Start
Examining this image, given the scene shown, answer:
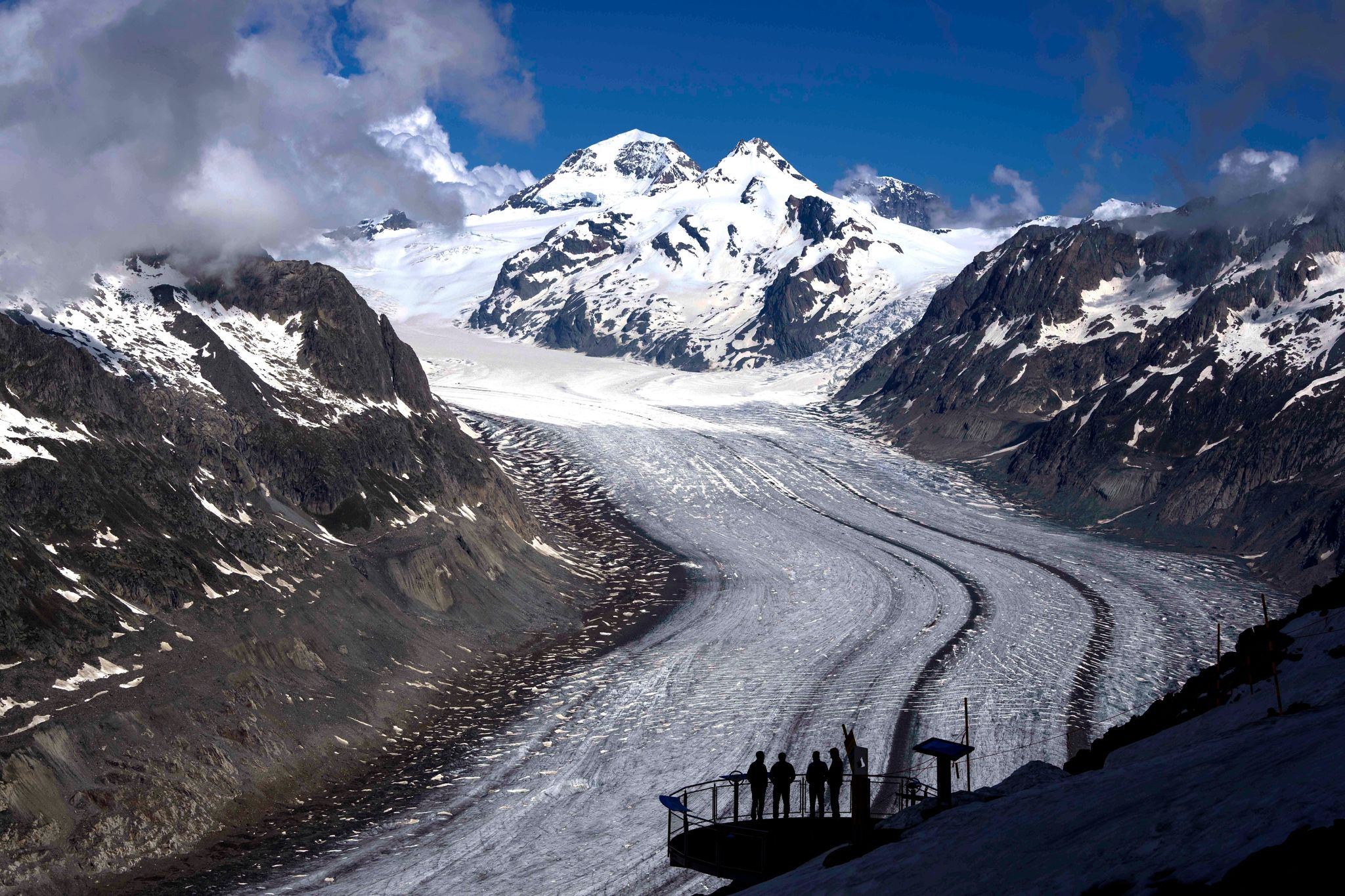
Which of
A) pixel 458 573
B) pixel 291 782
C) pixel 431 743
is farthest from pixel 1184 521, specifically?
pixel 291 782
End
▶ Exercise description: Can you copy every one of the lines above word for word, leaving out any pictures?

▶ Exercise output:
Examining this image, given the scene shown, answer:
Which of
A) pixel 458 573
B) pixel 291 782
C) pixel 431 743
is farthest from pixel 1184 521, specifically?
pixel 291 782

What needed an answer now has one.